**源文档:**
22. 括号生成

#!/usr/bin/env python
# -*- coding:utf-8 -*-
# 一颗剪了枝的二叉树, 另外核心判断点:是右括号加入的时机,它始终不会比左括号多,(深度优先搜索,二叉树),这个貌似没有回溯操作
class Solution(object):
    def generateParenthesis(self, n):
        """
        :type n: int
        :rtype: List[str]
        """
        res = []
        self.dfs(res, n, n, '')
        return res

    def dfs(self, res, left, right, path):
        if left == 0 and right == 0:
            res.append(path)
            return
        if left > 0:
            self.dfs(res, left - 1, right, path + '(')
        # 此处判断是因为当左次数更少时也就是左括号更多时,这才能继续往下搜
        if left < right:
            self.dfs(res, left, right - 1, path + ')')

# 二刷时自己写的，这里有个判断啥时候退出的逻辑l_count>self.n，，感觉不够优雅，上面那个算法是倒着来的，感觉好一些
class Solution(object):
    def generateParenthesis(self, n):
        self.res = []
        self.n = n
        def dfs(path, add):
            curpath = path + add
            l_count = curpath.count('(')

**待办任务:**
**A.** 把括号生成代码中从“#!/usr/bin/env python”到“self.dfs(res, n, n, '')”的这一段一字不差地照抄下来。
**B.** 根据括号生成代码回答：
(i) 第一种解法里，dfs 在 left 和 right 满足什么条件时把 path 加入 res？
(ii) 开头的注释说，右括号的数量和左括号相比有什么规律？
(iii) 二刷时写的那段代码里，作者觉得哪一个退出判断不够优雅？
**C.** 从括号生成代码的最后一行之后接着往下写。
这些数据与此处的工作毫无关系。

**所附数据:**
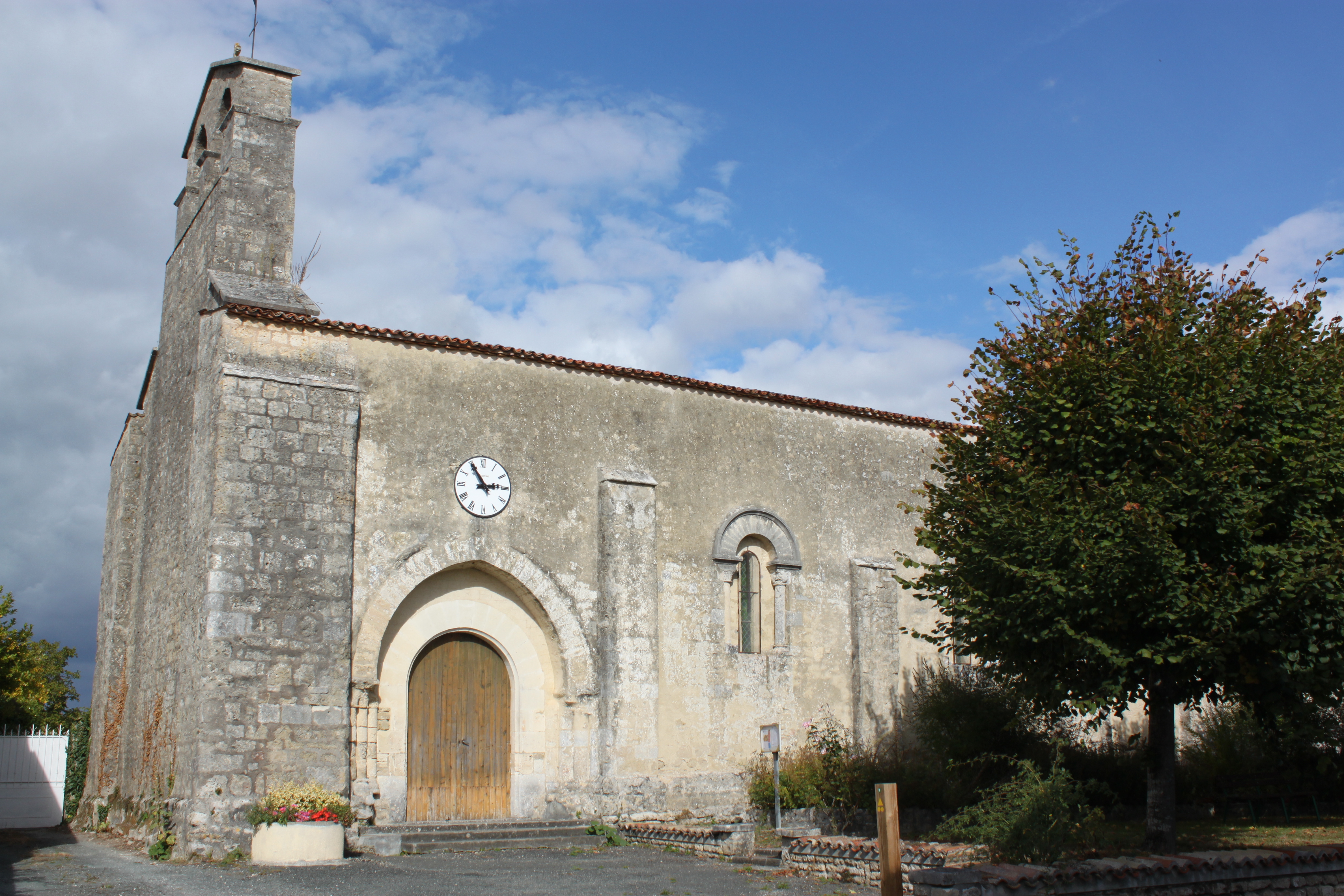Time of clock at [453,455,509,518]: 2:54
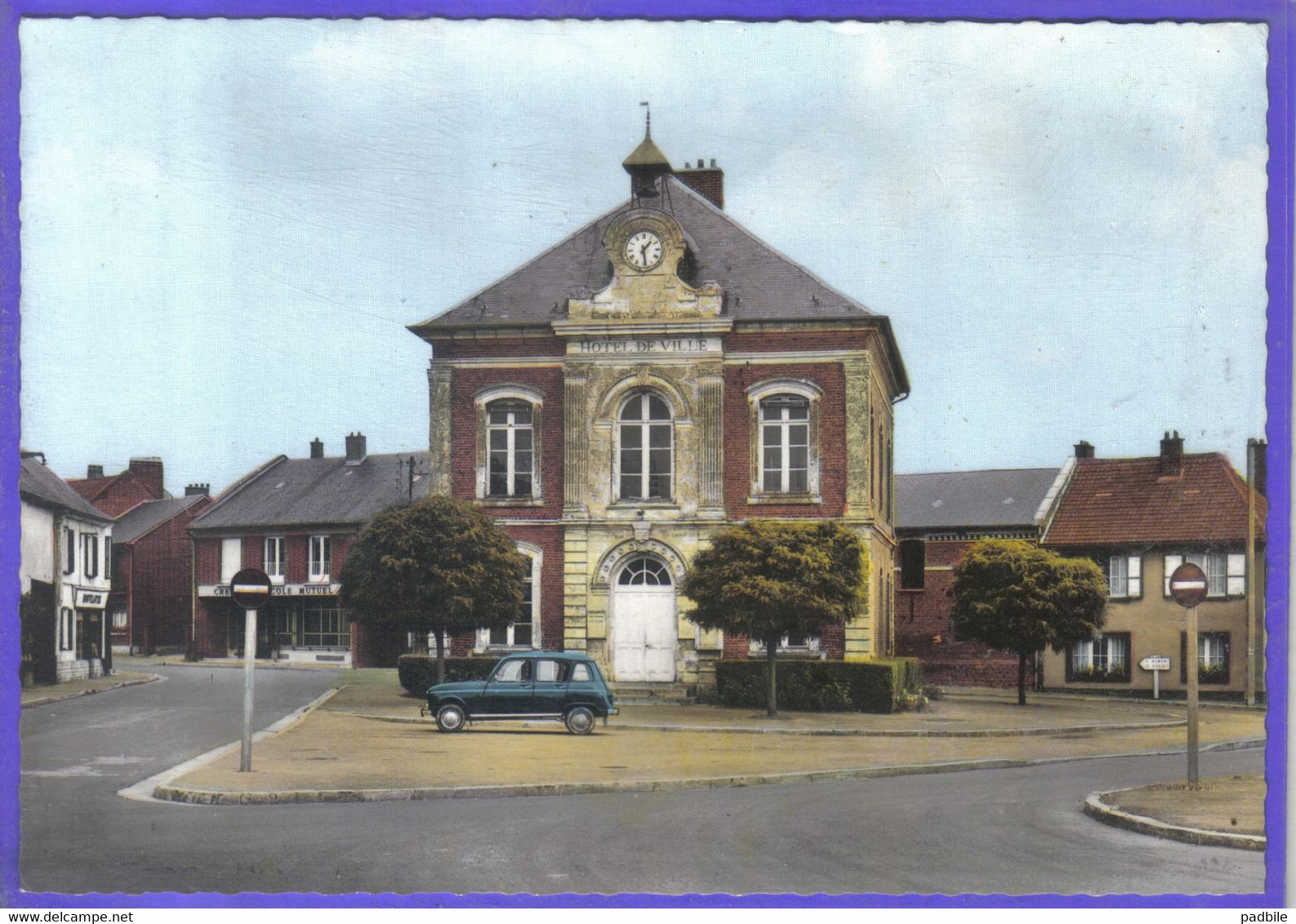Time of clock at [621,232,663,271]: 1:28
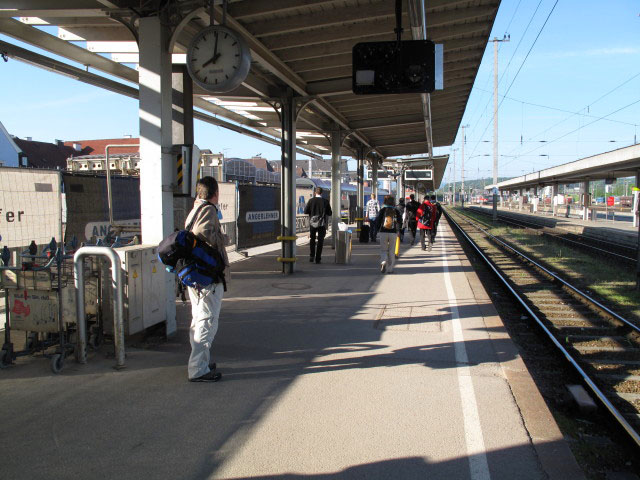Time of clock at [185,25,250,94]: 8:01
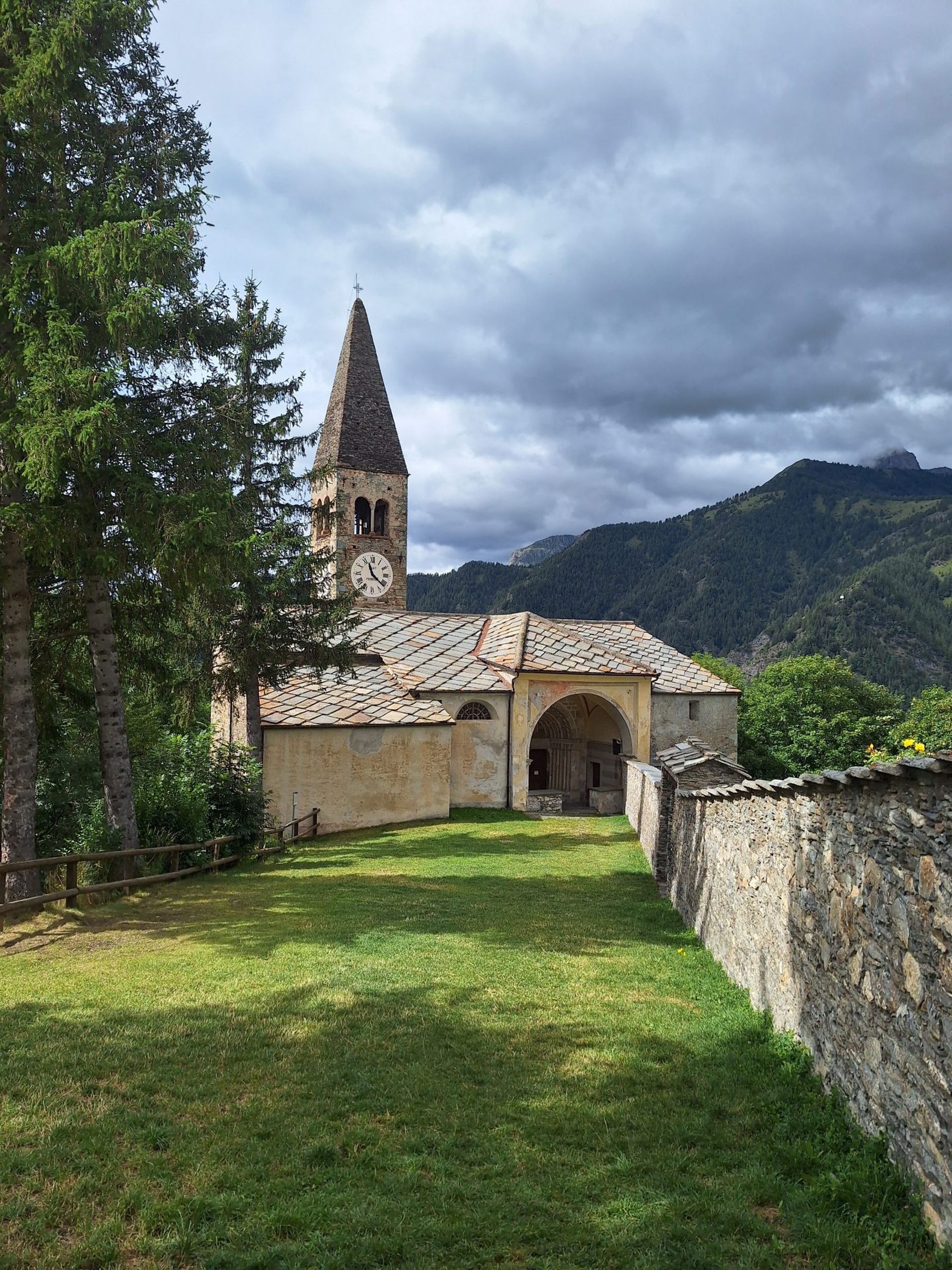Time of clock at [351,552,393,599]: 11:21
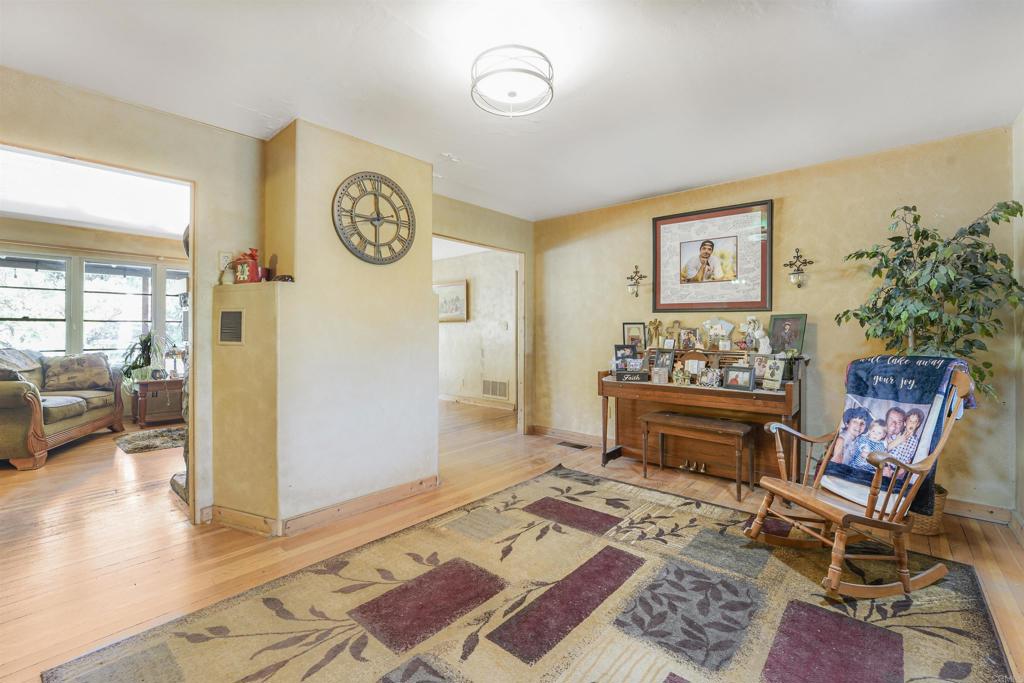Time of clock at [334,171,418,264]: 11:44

**任务解答:**
**A.**
#!/usr/bin/env python
# -*- coding:utf-8 -*-
# 一颗剪了枝的二叉树, 另外核心判断点:是右括号加入的时机,它始终不会比左括号多,(深度优先搜索,二叉树),这个貌似没有回溯操作
class Solution(object):
    def generateParenthesis(self, n):
        """
        :type n: int
        :rtype: List[str]
        """
        res = []
        self.dfs(res, n, n, '')

**B.**
(i) left == 0 且 right == 0 时。
(ii) 右括号始终不会比左括号多。
(iii) l_count>self.n。

**C.**
            r_count = curpath.count(')')
            if l_count < r_count or l_count>self.n:
                return
            elif l_count == r_count ==self.n:
                self.res.append(curpath)
                dfs(curpath, '(')
            else:
                dfs(curpath, '(')
                dfs(curpath, ')')

        dfs('', '(')
        return self.res

# 再刷, 思路异常清晰, 牛逼
class Solution(object):
    def generateParenthesis(self, n):
        self.res = []
        def dfs(s, cur, l_count, r_count):
            if l_count < r_count or l_count > n:
                return
            new_s = s + cur
            if l_count == r_count == n:
                self.res.append(new_s)
                return
            dfs(new_s, '(', l_count+1, r_count)
            dfs(new_s, ')', l_count, r_count+1)
        dfs('', '(', 1, 0)
        return self.res
a = Solution().generateParenthesis(3)
print(a)